Hume discerned between the 'synthetic' knowledge that Empiricism provides, and 'analytic' knowledge, or intuition that Rationalism offers. Science, and most modern thought, has been based on these two sources. How well are they founded?

the origins of Rationality

Intuition has been described as "innate knowledge", which would make the following hypothesis plausible: that evolution has supplied us with a distilled knowledge of millions years of empirical experience. Intuition might be identified as this distilled empirical knowledge.

What would the process of distilling knowledge be? Induction seems to be the only candidate. Throughout evolution, we have found that one rock and another rock are two rocks. By induction, we have learned that one plus one makes two. This rule is now part of our intuition.

This hypothesis for Rationality concurs with the doubts that Quine expressed about a distinction between analytic and synthetic knowledge. If this hypothesis is correct, we might expect that our intuition fails when we step outside of the mundane, into higher realms. This is precisely my interpretation of the paradoxes of Russell, Olbers and Schrödinger.


If we can not trust Rationalism to be consistent, we have been dealt a very bad hand indeed; for the demand of consistency is based on the law of contradiction, which is in turn part of Rationalism itself.

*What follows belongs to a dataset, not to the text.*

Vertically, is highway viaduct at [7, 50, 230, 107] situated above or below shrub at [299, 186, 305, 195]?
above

To live in a consistent world, equipped with an inconsistent mind; a torment worthy of Tantalus. Exclusivity

I can not think of a single argument from Rationalism and/or Empiricism that would preclude other alternative sources like Fundamentalism or Authoritarianism as invalid. Thus, the scientific sources are not exclusive, or even special. That being said, we need to investigate whether those alternative sources meet our six demands.